*GIVEN REQUEST 1*.
Write out the records with the CT scans and SVG outlines below exactly, without the pictures.

*GIVEN PASSAGE*.
The Negative Appeal of the Metaverse

An era of brute-forcing innovation (or why AI art is different than Web3)

Legs won't save us (Photo via Meta)

Perhaps, one day, we’ll all be trapped like legless rats in the “infinite office” of Meta’s Horizon Worlds and toiling in a parade of conference calls under stultifying virtual halogen lights. But for now, while I can still drag my flesh prison through the analog hallways of our meatspace, I am basking in the schadenfreude of Facebook’s metaverse stumbles: Reports in The Verge, The New York Times, and The Wall Street Journal show that Meta is having difficulty attracting and retaining Horizon Worlds users, even from inside the company.

According to a leaked memo sent to Meta staffers last month, many Facebook employees “don’t spend that much time in Horizon and our dogfooding dashboards show this pretty clearly.” The memo asks why this is the case, then pledges to “hold managers accountable” and make sure they’re having their teams use Horizon at a minimum of once a week.

The memo goes on to argue, essentially, that beatings will continue until morale improves:

Everyone in this organization should make it their mission to fall in love with Horizon Worlds. You can’t do that without using it. Get in there. Organize times to do it with your colleagues or friends, in both internal builds but also the public build so you can interact with our community.

The subtext of all these stories is obvious: It is generally a bad sign for a piece of technology if employees of the company that makes it won’t use it. This is actually the opposite of the problem that Facebook had throughout the mid-2010s. When I interviewed employees of the social network at that time, many would talk about the old-school Facebook product and its spinoff tools as being truly useful. Staffers sometimes expressed genuine enthusiasm about quirky new services, like Facebook “Rooms,” that would quickly wither on the vine. This is because Facebookers were using these services to get work done internally in ways that didn’t quite mimic how regular users interacted with the platform. While the rest of us were observing our relatives in our feeds get increasingly hostile with strangers about politics, Facebook employees had a skewed, rose-colored perspective informed by their own day-to-day use of the platform’s tools.

But what’s even more grim than today’s employees failing to use the tools is Meta putting its head down and making Horizon use compulsory inside the company. It’s an effort to recreate the mid-2010s dynamic and trap employees in its own garden by making the walls so high they can’t see everyone on the other side snickering at them. And, hey, it might actually work. It’s at least worth a try.

*GIVEN REQUEST 2*.
Translate this sentence from the metaverse essay into Spanish: "This is actually the opposite of the problem that Facebook had throughout the mid-2010s."

*SOURCE MATERIAL*.
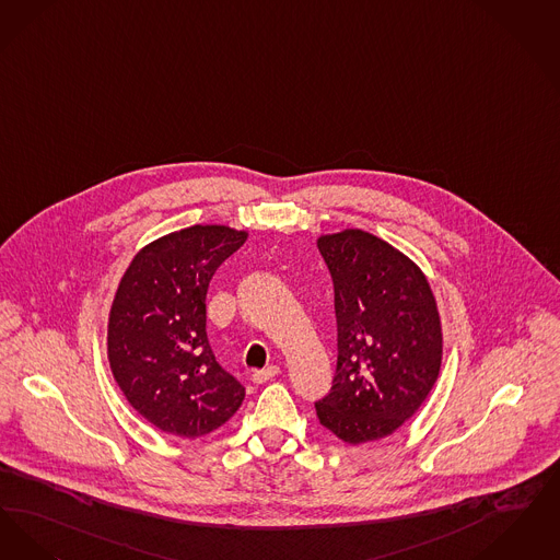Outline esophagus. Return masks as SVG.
Instances as JSON below:
<instances>
[{
  "label": "esophagus",
  "instance_id": "1",
  "mask_svg": "<svg viewBox=\"0 0 560 560\" xmlns=\"http://www.w3.org/2000/svg\"><path fill=\"white\" fill-rule=\"evenodd\" d=\"M278 374H280V368L278 365H269L266 370H255L253 372V381L255 383H268L269 378H273Z\"/></svg>",
  "mask_w": 560,
  "mask_h": 560
}]
</instances>
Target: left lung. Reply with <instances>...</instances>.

*EXERCISE SOLUTION 1*.
Outline esophagus. Return masks as SVG.
Instances as JSON below:
<instances>
[{
  "label": "esophagus",
  "instance_id": "1",
  "mask_svg": "<svg viewBox=\"0 0 560 560\" xmlns=\"http://www.w3.org/2000/svg\"><path fill=\"white\" fill-rule=\"evenodd\" d=\"M278 374H280V368L278 365H269L266 370H255L253 372V381L255 383H268L269 378H273Z\"/></svg>",
  "mask_w": 560,
  "mask_h": 560
}]
</instances>
Target: left lung. Reply with <instances>...</instances>.

*EXERCISE SOLUTION 2*.
En realidad, esto es lo contrario del problema que Facebook tuvo durante mediados de la década de 2010.